Sibylle Hamann

Say Samarkand. Or say St. Pölten.

Let's not talk about art. Let's talk about calendars and maps. These are the two axes that keep us in the world. The framework of references that we cling to when we awake in the night, drenched with sweat because we have forgotten who we are.

Some calendars even have a little satin ribbon, to keep your place. We can put it between Tuesday and Wednesday to mark the fine, mathematically ambiguous line that divides the past from the future.

The map, on the other hand, anchors us on the planet. It makes us ­locatable. It makes us into mountain dwellers, desert people or seasiders. If we're lucky, it even gives us citizenship. Sometimes we use color coded pins to show where we belong.

When murder mysteries remain unsolved, the investigators sometimes mark the crime scenes with the same sort of pins, connecting them with threads. At least that's the way it is on TV. In doing so, the police detectives on these shows make an important promise: all you have to do is clearly establish relationships in space and time, precisely define coordinates on the spatial axis and the temporal axis. Then you can solve every case. Then you know what really happened. Deliverance is found.

Today the job of the little colored pins is taken care of by GPS and by the location services of our smartphones, which produce continuous diagrams of our movement through space and time without our even asking. To find out who we are, all we have to do is ask Siri. And yet in a world where our everyday lives are so thoroughly localized and protocolled, we don't need more and more information. We need a little fresh air on the space and time axes. We need someone who puffs a little uncertainty into our lives, dissolution, yearning.

That is exactly what Olaf Osten's pictures do.

His calenders and maps divulge to me that the way things are is not the only possible aggregate state. At another time the same place was a different one, and who knows how it will look tomorrow or in 350 years. Likewise, right now on this page of my appointment calendar, I could be in a completely different place. Let's say Nagorno-Karabakh, or say Zanzibar, say Salt Lake City, say Samarkand or say St. Pölten – there I would also be I. And yet at the same time I would be a little different.

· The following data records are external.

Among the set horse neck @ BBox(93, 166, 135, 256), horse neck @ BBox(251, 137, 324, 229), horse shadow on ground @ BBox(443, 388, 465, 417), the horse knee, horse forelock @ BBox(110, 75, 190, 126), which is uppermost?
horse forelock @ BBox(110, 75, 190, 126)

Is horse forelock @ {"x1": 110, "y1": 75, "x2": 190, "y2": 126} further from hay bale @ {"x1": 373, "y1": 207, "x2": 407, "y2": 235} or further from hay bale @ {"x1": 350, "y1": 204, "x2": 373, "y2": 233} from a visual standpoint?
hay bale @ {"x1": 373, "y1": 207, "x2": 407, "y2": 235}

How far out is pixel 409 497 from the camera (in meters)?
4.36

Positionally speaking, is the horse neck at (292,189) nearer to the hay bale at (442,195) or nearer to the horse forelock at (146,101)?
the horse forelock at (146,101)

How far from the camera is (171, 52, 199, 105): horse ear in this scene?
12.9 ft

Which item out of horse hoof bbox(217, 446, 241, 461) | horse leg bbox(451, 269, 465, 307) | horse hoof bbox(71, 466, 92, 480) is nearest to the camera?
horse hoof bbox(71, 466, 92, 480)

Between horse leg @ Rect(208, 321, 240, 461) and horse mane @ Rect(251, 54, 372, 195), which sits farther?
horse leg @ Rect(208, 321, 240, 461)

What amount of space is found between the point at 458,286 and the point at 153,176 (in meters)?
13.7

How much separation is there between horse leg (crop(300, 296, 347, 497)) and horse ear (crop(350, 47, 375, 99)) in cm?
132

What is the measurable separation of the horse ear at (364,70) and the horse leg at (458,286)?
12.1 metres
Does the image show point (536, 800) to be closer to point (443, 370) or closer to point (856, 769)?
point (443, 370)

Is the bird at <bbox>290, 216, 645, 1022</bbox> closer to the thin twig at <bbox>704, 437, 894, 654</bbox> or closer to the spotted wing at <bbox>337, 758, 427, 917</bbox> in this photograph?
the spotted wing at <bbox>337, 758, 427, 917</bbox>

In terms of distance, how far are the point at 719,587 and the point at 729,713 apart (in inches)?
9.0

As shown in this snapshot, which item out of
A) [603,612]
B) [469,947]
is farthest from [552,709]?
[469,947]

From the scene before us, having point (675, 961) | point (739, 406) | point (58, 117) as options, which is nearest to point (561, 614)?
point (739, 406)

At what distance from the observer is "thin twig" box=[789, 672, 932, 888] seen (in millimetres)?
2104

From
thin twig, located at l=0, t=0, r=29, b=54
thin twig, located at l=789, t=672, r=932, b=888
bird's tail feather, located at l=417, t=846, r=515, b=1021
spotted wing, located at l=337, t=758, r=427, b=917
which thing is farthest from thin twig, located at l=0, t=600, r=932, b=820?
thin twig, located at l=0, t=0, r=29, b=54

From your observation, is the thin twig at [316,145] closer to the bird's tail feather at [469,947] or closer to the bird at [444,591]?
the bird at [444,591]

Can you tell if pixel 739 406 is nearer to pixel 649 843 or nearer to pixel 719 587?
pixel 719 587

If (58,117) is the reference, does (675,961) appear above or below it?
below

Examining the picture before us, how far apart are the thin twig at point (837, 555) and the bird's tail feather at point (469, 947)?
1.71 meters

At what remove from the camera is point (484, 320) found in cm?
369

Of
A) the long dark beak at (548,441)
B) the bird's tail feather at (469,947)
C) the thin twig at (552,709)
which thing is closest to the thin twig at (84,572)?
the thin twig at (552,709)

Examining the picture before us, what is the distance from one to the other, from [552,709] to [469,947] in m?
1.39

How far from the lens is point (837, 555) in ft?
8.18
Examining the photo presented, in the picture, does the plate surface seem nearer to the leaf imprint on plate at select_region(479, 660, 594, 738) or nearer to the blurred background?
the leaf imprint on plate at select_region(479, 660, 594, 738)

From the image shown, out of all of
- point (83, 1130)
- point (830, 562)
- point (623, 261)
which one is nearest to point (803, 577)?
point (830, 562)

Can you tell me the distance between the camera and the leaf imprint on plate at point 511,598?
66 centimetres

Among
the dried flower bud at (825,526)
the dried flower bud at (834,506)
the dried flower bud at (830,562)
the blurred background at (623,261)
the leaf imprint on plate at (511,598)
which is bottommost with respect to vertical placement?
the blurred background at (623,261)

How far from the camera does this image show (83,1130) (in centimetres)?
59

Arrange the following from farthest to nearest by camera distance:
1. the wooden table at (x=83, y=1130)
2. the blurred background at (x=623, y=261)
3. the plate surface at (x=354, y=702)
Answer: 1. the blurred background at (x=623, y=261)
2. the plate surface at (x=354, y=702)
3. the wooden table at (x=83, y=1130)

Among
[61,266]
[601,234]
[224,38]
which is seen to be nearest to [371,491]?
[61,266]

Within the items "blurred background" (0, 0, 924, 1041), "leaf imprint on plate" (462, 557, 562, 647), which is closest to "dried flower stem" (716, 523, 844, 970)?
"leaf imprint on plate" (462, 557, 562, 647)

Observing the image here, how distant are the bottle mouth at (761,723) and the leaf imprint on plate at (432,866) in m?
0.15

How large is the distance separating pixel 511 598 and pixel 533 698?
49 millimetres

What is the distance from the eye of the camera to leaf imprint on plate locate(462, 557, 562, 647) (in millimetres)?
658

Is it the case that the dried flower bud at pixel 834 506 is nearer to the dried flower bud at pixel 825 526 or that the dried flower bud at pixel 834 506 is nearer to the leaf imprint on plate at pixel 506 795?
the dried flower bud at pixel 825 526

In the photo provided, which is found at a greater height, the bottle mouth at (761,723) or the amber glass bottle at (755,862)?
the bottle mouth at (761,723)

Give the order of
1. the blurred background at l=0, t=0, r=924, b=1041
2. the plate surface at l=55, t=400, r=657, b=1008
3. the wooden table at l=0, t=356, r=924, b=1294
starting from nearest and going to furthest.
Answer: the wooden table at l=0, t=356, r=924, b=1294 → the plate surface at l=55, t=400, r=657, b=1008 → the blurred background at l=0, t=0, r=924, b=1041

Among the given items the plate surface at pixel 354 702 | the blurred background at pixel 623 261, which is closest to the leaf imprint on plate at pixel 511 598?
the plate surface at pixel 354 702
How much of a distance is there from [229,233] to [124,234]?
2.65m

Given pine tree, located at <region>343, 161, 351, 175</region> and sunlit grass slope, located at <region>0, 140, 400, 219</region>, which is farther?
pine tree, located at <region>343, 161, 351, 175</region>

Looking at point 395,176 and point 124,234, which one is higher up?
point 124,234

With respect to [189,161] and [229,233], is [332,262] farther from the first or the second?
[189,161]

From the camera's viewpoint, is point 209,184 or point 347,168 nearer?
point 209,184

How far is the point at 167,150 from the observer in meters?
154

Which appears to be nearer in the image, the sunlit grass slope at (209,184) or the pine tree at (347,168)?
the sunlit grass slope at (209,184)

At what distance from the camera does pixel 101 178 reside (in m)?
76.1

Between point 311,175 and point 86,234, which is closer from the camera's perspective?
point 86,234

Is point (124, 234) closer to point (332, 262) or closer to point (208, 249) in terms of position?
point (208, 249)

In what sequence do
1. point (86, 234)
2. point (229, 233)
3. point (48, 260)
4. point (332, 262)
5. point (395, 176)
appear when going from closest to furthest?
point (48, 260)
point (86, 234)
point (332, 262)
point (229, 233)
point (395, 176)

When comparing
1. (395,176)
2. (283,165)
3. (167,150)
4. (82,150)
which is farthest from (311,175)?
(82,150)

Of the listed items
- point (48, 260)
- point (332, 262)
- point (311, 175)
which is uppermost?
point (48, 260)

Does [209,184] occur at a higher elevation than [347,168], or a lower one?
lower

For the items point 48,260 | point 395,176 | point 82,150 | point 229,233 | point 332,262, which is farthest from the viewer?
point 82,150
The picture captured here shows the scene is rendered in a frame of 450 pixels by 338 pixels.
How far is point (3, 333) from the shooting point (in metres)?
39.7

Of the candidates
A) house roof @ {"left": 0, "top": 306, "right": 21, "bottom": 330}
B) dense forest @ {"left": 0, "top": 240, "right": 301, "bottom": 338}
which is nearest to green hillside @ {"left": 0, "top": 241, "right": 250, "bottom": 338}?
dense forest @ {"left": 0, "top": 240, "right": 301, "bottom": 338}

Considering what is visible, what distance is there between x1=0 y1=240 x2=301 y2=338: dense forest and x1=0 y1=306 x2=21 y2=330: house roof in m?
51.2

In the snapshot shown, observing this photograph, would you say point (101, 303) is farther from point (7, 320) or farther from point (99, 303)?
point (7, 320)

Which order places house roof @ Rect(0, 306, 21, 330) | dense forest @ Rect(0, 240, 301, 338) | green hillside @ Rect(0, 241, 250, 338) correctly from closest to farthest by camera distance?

Yes, that is the way it is with our supposed surety, with our appointments and our little colored pins: all it takes is a little doubt – and they are gone. Take the lines on political maps, the borders. Travelers are magically attracted by the word border. Behind every border a secret may lie waiting. That gnaws at you. You want to catch a glimpse of the other side, to have a little look. The line on the map can have various meanings. Is it an impenetrable barrier with barbed wire and guards with orders to shoot? Is there a multilane freeway from one side to the other? Or must one, stranded in the steppes among chirping cicadas, wait for days to get a passport stamp before one can cross? Does the border keep enemies, who would be at each another's throats in an instant, at a distance? Or is it a brutal, dividing slash through families, neighborhoods and common history?

No, it is no longer clear at all. Where the Russians end and the Ukrainians begin. The Afghans and the Pakistanis. The Germans and the Austrians. Who devised the pastel colors used so meticulously on political maps to color in the different countries? Who assigned them – pistachio green for one, pastel violet for the other – with such provocative, hypocritical certainty? While on the radio we hear of ethnic cleansing, civil war, annexation.

Overpainting, like Olaf Osten's, is the only passable response. He restores to the things the ambiguity that is rightly there's, hot-wiring the present with the past. He is almost maniacal in doodling them full, the surfaces that are designed to box in our certainties, and in doing so he augments them with a thousand other certainties. He charges the nineteenth of April with the twentieth of November, and the twentieth of November with the twenty-first of January next year. He fills the North China Sea with the waters of the Baltic, or with the blues of his painting box.

What is close to you, and what is far away? Is that which is farther away more alien than that which is close? And is that which seems the most impossible really farthest away?

Suddenly we are no longer where we should be. We have appointments, but unfortunately we have painted over them, and we come too late. We have lost our way, become distracted while folding up our map. We have been carried off by what is happening along the Donaukanal, and thus we can no longer find our way to the place where we are awaited.

But these pictures say: That's quite alright.